▶ **EXTRACT**:
....
# Adversarial prompting for 'it is' feature


In [1]:
%load_ext autoreload
%autoreload 2

In [96]:
FEATURE_IDX = 4542

In [140]:
import torch
import numpy as np

from transformer_lens import utils
from sprint.loading import load_all
from sprint.vars import NEWLINE

model, data, sae = load_all(fold_ln=True)

Loaded pretrained model gelu-1l into HookedTransformer
Moving model to device:  cuda
Changing model dtype to torch.float16
Model device: cuda:0
Tokens shape: torch.Size([215402, 128]), dtype: torch.int64, device: cuda:0
Loading run1 from HuggingFace at 25
{'batch_size': 4096,
 'beta1': 0.9,
 'beta2': 0.99,
 'buffer_batches': 12288,
 'buffer_mult': 384,
 'buffer_size': 1572864,
 'd_mlp': 2048,
 'dict_mult': 8,
 'enc_dtype': 'fp32',
 'l1_coeff': 0.0003,
 'lr': 0.0001,
 'model_batch_size': 512,
 'num_tokens': 2000000000,
 'seed': 52,
 'seq_len': 128}
Encoder device: cuda:0


In [158]:
# def does_feature_fire(prompt, feature=FEATURE_IDX, model=model, sae=sae, layer=0):
#     act_name = utils.get_act_name("post", layer)
#     model_out, cache = model.run_with_cache(prompt, names_filter=[act_name])
#     # fires =  (sae(cache[act_name])[2][0, :, feature] > 0).any()
....
▶ **INFORMATION SUPPLIED**:
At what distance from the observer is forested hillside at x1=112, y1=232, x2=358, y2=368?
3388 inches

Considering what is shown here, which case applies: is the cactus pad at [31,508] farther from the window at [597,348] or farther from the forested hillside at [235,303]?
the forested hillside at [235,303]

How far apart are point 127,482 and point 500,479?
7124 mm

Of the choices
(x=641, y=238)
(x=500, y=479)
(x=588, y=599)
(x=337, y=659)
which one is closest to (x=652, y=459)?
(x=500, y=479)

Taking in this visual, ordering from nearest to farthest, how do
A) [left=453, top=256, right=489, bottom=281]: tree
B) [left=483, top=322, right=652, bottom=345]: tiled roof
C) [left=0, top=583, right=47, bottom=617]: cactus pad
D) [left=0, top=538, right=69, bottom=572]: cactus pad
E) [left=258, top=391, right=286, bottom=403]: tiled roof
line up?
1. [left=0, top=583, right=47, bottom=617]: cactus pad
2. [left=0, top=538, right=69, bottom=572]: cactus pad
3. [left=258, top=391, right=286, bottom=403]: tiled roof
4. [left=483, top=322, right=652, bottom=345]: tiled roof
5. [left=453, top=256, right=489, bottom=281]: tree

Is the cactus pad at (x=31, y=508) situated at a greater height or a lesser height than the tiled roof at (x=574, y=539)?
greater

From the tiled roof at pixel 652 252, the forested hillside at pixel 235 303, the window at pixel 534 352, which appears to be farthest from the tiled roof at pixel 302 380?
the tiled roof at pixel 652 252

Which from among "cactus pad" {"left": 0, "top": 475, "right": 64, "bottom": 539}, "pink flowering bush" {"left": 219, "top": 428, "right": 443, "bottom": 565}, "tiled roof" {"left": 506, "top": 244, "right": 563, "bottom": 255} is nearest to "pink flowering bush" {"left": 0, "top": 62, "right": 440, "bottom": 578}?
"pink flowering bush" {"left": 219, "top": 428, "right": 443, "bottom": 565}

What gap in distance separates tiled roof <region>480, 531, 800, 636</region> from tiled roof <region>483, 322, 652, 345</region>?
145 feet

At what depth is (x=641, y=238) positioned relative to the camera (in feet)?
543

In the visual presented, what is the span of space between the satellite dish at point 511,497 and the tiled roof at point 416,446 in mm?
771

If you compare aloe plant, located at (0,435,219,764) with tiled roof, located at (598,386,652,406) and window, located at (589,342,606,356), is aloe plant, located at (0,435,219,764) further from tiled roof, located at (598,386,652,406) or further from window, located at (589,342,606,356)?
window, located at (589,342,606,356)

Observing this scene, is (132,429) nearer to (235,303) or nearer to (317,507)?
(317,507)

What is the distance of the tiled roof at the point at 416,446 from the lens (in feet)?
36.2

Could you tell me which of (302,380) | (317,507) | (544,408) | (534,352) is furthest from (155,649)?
....
Continue the notebook on adversarial prompting for the 'it is' feature, picking up right after its final line of code.

▶ **OUTPUT FOR THIS TASK**:
#     pre_relu = (sae.W_enc @ cache[act_name] + sae.b_enc)[0, :, feature]
#     return cache[act_name]

#     # return pre_relu
#     return (cache[act_name] @ sae.W_enc + sae.b_enc)[0, :, FEATURE_IDX]


def get_feature_scores_for_prompt(
    prompt, model=model, encoder=sae, feature=FEATURE_IDX, act_name="post", layer=0, prepend_bos=True, bias=False
):
    with torch.no_grad():
        _, cache = model.run_with_cache(
            prompt, names_filter=[utils.get_act_name(act_name, layer)], prepend_bos=prepend_bos
        )
        acts = cache[utils.get_act_name(act_name, layer)]
        acts = acts.reshape(-1, encoder.W_enc.shape[0])
    out = (acts - encoder.b_dec) @ encoder.W_enc[:, feature]
    if bias:
        out += encoder.b_enc[feature]
    return utils.to_numpy(out)

    # loss, x_reconstruct, hidden_acts, l2_loss, l1_loss = encoder(acts)
    # return utils.to_numpy(hidden_acts[:, feature])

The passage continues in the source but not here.